Lets take a look at the model with pets in it

In [15]:
m3.summary()

0,1,2,3
Dep. Variable:,happiness,R-squared:,0.197
Model:,OLS,Adj. R-squared:,0.163
Method:,Least Squares,F-statistic:,5.822
Date:,"Thu, 17 Dec 2020",Prob (F-statistic):,0.000311
Time:,11:47:35,Log-Likelihood:,-174.88
No. Observations:,100,AIC:,359.8
Df Residuals:,95,BIC:,372.8
Df Model:,4,,
Covariance Type:,nonrobust,,

0,1,2,3,4,5,6
,coef,std err,t,P>|t|,[0.025,0.975]
Intercept,5.7854,1.903,3.041,0.003,2.008,9.563
gender[T.Male],-0.1427,0.312,-0.458,0.648,-0.761,0.476
age,-0.1115,0.073,-1.525,0.131,-0.257,0.034
friends,0.1713,0.055,3.120,0.002,0.062,0.280
pets,0.3639,0.130,2.790,0.006,0.105,0.623

0,1,2,3
Omnibus:,0.717,Durbin-Watson:,1.848
Prob(Omnibus):,0.699,Jarque-Bera (JB):,0.832
Skew:,0.122,Prob(JB):,0.66
Kurtosis:,2.625,Cond.
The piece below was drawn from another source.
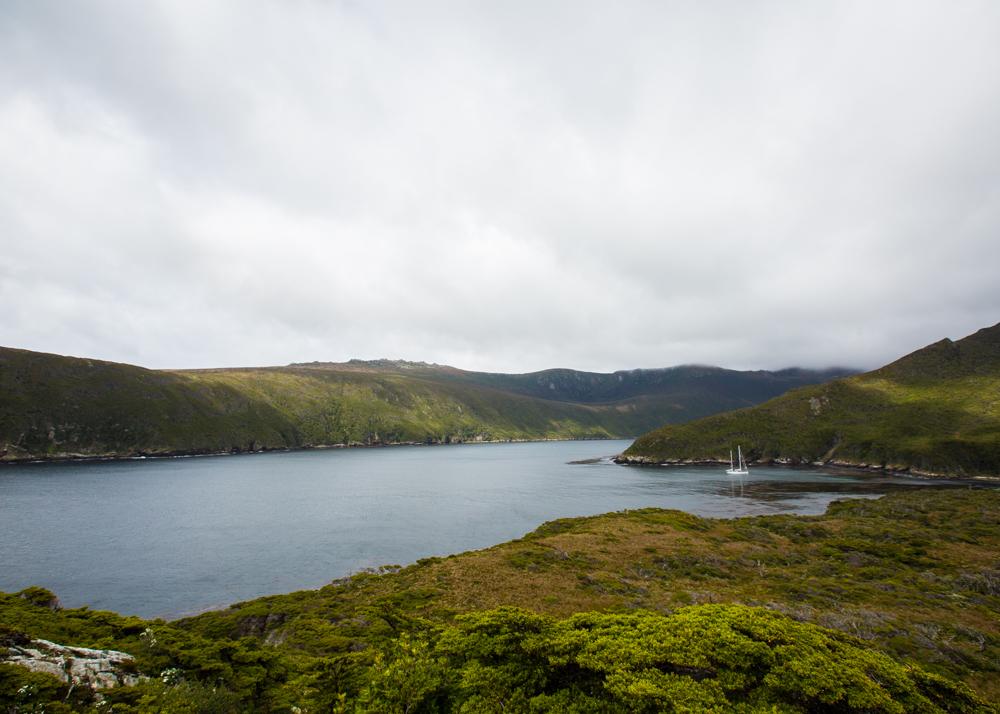 Veleiro Kat_Ilha dos Estados-3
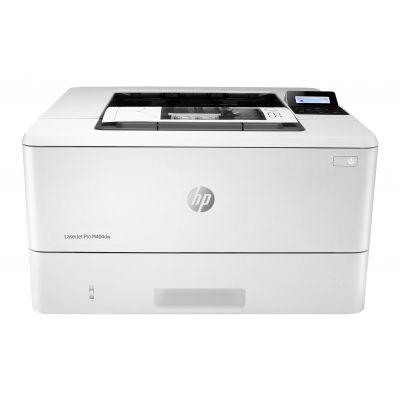 Laserprinter HP LaserJet Pro 400 M404dw 38ppm 4800x600dpi duplex Lan WiFi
No.,353.0


We can see from this regression model that pets have a positive association (I am from a psychology background!) to happiness, that when someone has (0.36) pets there happiness increases by one point.


We can also work out effect size for the pets now by using Cohen's $F^2$

$F^2 = (R^2 included - R^2 excluded) \div (1-R^2 included)$

So first lets build a function to calculate the $F^2$:

In [16]:
def cohensf(r2_included,r2_excluded):
    f= (r2_included-r2_excluded)/(1-r2_included)
    return f

Now lets get the r2 from the two models with pets and without pets and assign them to a variable

In [27]:
r2_included=m3.rsquared
r2_excluded=m2.rsquared

print(f'R2 with pets = {r2_included} \nR2 without pets = {r2_excluded}')

R2 with pets = 0.19688008516445088 
R2 without pets = 0.13108474715995277


Finally lets get our Cohen's $F^2$:

In [31]:
f2= cohensf(r2_included,r2_excluded)
print(f'f2 is {f2}')

f2 is 0.0819246749944816


This is a tiny effect size and shows that pets are a statistically significant explainer of the variation in happiness, however the amount of variation it explains isn't great.